Układają asfalt na ulicy Batorego
– Jeżeli pogoda nam nie przeszkodzi, samochody pojadą pod wiaduktem być może nawet 16 grudnia – ostrożnie zapowiada Michał Szulc, zastępca dyrektora Departamentu Zarządzania Drogami w magistracie i zaraz dodaje: – Przed świętami na pewno się wyrobimy. W przyszłym tygodniu asfalt już będzie położony i pozostanie nam dokonanie odbioru.
Zielonogórzanie nie mogą doczekać się zakończenia prac, które nieznośnie się przeciągały. Dlatego wykonawca, firma Budimex, zgodził się przed tygodniem, by pod wiaduktem mogli już chodzić piesi, którzy i tak przedzierali się przez budowę. Oficjalnie miasto jednak pozwoli pieszym na przejście dopiero w poniedziałek, bo na taki termin umówiło się z wykonawcą podczas czwartkowej rady budowy.
To jedna z najbardziej oczekiwanych i obśmianych inwestycji. Na forach internetowych można było przeczytać kpiny, że prędzej dojdzie do Brexitu Wielkiej Brytanii z Unii Europejskiej, niż do zakończenia prac na Batorego. Padła nawet propozycja, żeby w zielonogórskiej wersji gry Monopoly zamiast „więzienia”, było koczowanie przed wiaduktem na Batorego.
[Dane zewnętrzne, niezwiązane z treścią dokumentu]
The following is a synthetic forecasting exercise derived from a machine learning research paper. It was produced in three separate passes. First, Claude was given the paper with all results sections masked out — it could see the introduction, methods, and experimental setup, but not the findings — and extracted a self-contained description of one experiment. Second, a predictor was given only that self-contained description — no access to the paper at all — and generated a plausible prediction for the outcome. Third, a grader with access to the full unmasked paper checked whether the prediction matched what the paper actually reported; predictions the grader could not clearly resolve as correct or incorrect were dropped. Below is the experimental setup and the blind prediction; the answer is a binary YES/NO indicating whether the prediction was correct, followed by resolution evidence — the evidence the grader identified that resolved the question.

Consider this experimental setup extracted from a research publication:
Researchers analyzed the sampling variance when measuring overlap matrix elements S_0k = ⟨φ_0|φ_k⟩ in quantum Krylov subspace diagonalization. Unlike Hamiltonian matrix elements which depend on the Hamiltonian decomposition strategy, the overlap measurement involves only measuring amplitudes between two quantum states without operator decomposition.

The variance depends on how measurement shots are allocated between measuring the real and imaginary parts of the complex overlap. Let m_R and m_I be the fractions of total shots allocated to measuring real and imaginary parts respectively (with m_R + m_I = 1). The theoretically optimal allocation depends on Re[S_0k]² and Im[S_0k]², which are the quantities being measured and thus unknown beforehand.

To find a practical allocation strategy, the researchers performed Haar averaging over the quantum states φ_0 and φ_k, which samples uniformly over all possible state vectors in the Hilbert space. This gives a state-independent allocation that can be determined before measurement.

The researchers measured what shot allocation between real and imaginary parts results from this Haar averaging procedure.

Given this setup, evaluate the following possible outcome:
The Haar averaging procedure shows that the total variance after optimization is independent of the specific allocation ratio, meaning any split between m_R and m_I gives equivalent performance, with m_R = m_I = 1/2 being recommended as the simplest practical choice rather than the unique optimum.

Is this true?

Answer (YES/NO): NO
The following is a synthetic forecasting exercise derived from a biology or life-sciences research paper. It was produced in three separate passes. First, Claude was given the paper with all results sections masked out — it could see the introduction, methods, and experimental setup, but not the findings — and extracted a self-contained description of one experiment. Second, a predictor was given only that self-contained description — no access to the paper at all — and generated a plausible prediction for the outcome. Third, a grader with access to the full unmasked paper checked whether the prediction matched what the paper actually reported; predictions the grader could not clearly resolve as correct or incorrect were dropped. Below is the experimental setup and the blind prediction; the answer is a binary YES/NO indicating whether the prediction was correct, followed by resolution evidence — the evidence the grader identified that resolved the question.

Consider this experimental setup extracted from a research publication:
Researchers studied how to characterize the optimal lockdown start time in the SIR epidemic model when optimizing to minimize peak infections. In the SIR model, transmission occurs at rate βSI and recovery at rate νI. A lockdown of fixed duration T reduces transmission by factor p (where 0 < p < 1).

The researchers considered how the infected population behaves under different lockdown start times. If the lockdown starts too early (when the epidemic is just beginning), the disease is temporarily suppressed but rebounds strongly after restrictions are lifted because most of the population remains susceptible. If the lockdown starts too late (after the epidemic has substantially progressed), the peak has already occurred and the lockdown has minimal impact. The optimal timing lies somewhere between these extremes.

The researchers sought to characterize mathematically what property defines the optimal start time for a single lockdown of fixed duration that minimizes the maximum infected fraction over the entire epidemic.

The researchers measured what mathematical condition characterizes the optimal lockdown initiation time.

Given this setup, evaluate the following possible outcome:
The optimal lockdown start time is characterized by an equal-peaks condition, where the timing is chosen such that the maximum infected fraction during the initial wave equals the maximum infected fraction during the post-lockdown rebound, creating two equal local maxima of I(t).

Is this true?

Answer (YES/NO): YES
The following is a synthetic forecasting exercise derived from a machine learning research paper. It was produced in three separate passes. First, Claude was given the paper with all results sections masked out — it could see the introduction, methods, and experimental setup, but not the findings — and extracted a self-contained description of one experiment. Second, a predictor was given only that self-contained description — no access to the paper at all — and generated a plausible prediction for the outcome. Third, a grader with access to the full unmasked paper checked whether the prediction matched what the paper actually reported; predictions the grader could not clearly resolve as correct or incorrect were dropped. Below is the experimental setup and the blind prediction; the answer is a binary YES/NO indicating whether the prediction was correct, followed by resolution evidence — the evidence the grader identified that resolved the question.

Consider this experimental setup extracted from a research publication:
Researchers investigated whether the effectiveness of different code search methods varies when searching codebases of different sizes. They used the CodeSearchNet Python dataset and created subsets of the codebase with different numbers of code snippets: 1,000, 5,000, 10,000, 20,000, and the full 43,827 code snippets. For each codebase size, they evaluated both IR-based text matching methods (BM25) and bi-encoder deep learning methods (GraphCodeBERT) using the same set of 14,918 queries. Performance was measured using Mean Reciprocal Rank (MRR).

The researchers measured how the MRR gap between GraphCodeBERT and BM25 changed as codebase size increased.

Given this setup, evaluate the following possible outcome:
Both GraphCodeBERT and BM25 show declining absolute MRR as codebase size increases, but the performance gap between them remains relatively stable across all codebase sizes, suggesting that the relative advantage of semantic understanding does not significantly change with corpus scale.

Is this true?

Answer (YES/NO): NO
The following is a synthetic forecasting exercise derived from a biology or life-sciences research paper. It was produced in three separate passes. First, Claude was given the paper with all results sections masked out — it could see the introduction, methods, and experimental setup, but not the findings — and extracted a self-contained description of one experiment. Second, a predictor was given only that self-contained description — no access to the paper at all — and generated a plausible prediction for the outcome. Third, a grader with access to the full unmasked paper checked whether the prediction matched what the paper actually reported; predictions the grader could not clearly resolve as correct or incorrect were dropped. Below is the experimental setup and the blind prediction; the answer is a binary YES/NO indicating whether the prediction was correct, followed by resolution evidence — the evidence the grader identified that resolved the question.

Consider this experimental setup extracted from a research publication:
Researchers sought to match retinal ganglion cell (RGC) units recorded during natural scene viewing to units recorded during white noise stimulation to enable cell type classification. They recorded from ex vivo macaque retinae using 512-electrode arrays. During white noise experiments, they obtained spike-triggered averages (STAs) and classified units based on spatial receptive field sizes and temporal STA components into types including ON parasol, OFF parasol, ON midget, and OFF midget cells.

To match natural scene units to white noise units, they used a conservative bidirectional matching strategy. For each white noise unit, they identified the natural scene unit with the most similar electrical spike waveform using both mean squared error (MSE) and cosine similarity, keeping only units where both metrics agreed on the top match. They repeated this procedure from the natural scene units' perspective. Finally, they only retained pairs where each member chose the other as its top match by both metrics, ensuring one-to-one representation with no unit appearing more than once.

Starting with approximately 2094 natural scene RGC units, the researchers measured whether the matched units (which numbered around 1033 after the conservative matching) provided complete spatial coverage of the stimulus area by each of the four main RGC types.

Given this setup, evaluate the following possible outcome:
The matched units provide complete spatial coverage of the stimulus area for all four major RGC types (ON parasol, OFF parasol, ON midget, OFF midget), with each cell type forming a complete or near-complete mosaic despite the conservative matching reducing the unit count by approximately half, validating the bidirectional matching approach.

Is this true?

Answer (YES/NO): YES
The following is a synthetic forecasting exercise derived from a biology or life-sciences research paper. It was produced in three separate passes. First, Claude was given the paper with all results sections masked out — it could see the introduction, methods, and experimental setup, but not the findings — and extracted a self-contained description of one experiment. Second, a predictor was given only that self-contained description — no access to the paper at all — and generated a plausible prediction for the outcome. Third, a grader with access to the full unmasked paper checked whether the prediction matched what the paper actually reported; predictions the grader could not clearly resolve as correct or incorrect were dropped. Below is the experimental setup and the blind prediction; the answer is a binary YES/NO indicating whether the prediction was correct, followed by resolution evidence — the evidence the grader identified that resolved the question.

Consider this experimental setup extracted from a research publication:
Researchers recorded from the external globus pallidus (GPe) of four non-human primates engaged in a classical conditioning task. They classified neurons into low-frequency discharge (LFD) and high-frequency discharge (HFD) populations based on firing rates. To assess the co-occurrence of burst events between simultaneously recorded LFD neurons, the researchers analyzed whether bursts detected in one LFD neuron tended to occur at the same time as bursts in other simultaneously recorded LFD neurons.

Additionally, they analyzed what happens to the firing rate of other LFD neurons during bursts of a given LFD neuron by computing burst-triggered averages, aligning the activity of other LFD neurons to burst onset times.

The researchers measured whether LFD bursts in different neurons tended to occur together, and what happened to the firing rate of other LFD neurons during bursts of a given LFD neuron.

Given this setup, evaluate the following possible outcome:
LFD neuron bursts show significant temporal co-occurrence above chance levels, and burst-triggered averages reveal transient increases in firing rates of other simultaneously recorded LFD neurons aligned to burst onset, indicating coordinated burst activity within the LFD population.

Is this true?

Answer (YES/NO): YES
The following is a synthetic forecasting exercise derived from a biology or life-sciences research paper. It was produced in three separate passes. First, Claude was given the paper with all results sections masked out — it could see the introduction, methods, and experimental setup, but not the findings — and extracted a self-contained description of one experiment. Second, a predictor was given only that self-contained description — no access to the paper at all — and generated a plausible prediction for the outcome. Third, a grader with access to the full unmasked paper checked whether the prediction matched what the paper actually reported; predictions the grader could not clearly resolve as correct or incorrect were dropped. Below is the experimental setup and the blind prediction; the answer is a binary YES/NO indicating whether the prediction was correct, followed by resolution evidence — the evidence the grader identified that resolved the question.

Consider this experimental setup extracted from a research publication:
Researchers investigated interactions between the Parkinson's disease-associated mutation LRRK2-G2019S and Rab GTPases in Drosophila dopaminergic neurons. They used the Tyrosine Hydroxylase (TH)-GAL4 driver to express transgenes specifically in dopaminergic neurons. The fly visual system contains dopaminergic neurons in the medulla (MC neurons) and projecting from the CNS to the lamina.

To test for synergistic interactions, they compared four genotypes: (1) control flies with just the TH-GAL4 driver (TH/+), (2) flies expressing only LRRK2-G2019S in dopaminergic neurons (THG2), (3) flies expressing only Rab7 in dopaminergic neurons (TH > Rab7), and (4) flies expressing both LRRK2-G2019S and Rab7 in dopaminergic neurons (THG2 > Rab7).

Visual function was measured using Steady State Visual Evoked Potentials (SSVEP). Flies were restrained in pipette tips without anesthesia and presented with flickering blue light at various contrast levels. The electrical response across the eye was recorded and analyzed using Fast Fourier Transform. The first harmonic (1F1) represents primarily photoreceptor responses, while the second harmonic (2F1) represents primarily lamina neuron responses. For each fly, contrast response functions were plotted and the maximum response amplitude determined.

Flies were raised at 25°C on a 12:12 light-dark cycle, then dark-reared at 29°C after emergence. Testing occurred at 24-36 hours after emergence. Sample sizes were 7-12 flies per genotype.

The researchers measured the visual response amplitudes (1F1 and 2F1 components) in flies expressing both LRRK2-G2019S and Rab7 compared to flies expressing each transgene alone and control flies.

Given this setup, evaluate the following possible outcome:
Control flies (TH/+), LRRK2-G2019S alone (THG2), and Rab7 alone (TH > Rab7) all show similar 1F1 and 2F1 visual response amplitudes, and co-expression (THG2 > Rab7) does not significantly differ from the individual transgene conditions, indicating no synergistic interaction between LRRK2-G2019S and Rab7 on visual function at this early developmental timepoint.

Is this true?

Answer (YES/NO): NO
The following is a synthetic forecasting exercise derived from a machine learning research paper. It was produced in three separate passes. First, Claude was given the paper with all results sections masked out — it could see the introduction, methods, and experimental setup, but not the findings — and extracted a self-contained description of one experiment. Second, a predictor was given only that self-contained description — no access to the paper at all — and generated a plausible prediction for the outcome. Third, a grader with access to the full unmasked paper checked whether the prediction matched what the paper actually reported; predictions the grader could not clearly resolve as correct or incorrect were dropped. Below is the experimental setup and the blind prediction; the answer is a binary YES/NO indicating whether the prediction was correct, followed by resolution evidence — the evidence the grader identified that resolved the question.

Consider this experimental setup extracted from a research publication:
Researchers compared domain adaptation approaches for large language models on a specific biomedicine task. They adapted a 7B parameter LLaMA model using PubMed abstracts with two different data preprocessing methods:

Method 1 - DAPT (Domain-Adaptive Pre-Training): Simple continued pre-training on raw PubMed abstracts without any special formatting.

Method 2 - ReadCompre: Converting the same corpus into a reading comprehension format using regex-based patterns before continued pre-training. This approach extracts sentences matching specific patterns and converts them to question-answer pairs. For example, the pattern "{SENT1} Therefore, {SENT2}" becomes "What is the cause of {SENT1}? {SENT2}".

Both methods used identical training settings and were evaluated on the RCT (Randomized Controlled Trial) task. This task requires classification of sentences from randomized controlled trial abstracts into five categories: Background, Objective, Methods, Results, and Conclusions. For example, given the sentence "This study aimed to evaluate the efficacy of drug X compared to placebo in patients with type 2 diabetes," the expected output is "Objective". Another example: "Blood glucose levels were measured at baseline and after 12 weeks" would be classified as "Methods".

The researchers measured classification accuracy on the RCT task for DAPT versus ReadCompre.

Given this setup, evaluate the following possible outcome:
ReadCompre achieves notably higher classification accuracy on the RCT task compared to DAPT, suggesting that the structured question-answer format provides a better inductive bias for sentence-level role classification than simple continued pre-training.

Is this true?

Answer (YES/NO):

- To jest chyba najtrudniejsza inwestycja w mojej karierze. Nikt się nie spodziewał, że potrwa aż tak długo. Kłopot w tym, że podczas remontu pociągi musiały kursować. Nie mogłem się zgodzić, żeby nie było połączenia do naszego miasta – mówi prezydent Janusz Kubicki.
Inwestycja składa się z dwóch elementów: prowadzonej przez PKP przebudowy wiaduktu oraz pilotowanego przez magistrat remontu ul. Batorego.
I to z wiaduktem były największe problemy. Podczas robót okazało się, że zaprojektowane w XIX wieku przyczółki na wiadukcie mają nietypowe trójkątne fundamenty. Dlatego podczas prac cała konstrukcja, po której przecież jeżdżą pociągi, mogła się zawalić. Kolej musiała przeprowadzić prace dodatkowe, budując tymczasowe rozjazdy, które rozprowadzały składy na różne perony. To trwało. W sierpniu na plac budowy wkroczył Budimex, który teraz kończy remont nawierzchni ulicy.
Nowy wiadukt jest szerszy. Ruch pod nim będzie mógł odbywać się w obu kierunkach, bez problemu przejadą tędy elektryczne autobusy, więcej miejsca zyskają też piesi. Wąskie przejście po jednej stronie ulicy zastąpią dwa szersze chodniki. Będzie wygodniej i bezpieczniej.